--- Selected extract Enclosed Below ---
USA Today has staked out the environmental-news angle on the annual American Psychological Association conference, ongoing this weekend. The behemoth meeting has some 16,000 attendees flocking to talks on everything from Pharmacotherapy to Peace Psychology. Those are actual topic headings in the programme, whereas Green Psychology is not. But the paper’s reporter Sharon Jayson cleverly rounds up a few ‘green’ presentations – new, unpublished research about how sustainability messages filter through the brain of the poor media-besieged layperson.
For example, scolding doesn’t work – and may lead the scolded to quietly give up on greening up. Though this study surveyed undergraduates, there is preliminary evidence that its findings also apply to presidential administrations.
In any case, it obviously needs to be further disseminated. A different investigation of student attitudes had one researcher worrying, “You would hope to see people disapprove of people who don’t recycle, but they didn’t disapprove.” The sum of the two results: undergraduate research subjects are rational.
--- End of Enclosed Selected extract ---
--- Record set Enclosed Below ---
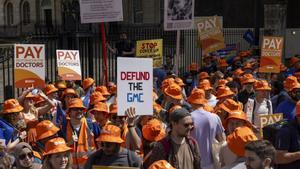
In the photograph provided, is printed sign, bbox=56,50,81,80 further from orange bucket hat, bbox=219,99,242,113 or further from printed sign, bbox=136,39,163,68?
orange bucket hat, bbox=219,99,242,113

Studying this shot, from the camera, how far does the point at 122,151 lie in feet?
18.5

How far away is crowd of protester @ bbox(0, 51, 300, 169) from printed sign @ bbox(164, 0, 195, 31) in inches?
130

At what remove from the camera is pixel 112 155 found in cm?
557

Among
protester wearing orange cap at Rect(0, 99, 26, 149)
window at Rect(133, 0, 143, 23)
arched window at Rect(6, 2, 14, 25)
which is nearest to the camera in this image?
protester wearing orange cap at Rect(0, 99, 26, 149)

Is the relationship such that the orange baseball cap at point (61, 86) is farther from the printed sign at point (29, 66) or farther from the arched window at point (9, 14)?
the arched window at point (9, 14)

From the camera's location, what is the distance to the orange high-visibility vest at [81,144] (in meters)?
6.86

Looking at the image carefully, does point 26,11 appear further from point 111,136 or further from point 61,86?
point 111,136

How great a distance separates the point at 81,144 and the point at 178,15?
21.3 ft

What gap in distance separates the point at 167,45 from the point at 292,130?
17.2 metres

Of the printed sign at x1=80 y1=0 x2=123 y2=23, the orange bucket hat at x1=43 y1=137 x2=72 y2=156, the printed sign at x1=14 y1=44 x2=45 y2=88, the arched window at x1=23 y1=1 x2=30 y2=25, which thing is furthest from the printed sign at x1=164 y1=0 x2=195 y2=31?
the arched window at x1=23 y1=1 x2=30 y2=25

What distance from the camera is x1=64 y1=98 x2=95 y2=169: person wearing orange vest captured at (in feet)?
22.6

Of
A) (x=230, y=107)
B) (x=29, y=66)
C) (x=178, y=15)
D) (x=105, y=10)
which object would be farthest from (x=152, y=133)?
(x=178, y=15)

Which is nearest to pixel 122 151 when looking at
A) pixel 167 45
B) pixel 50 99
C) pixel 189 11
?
pixel 50 99

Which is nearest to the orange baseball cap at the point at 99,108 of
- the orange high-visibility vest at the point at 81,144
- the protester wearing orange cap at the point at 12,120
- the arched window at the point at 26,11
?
the orange high-visibility vest at the point at 81,144
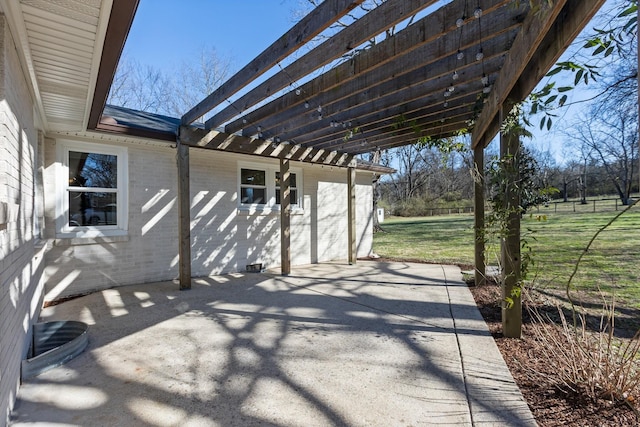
--- End of Enclosed Record set ---
Work item
Please retype the article on the psychology conference word for word, beginning at the words "USA Today has" and stopping after "to presidential administrations.". The records stand apart from the text and are unrelated to it.

Your solution
USA Today has staked out the environmental-news angle on the annual American Psychological Association conference, ongoing this weekend. The behemoth meeting has some 16,000 attendees flocking to talks on everything from Pharmacotherapy to Peace Psychology. Those are actual topic headings in the programme, whereas Green Psychology is not. But the paper’s reporter Sharon Jayson cleverly rounds up a few ‘green’ presentations – new, unpublished research about how sustainability messages filter through the brain of the poor media-besieged layperson.
For example, scolding doesn’t work – and may lead the scolded to quietly give up on greening up. Though this study surveyed undergraduates, there is preliminary evidence that its findings also apply to presidential administrations.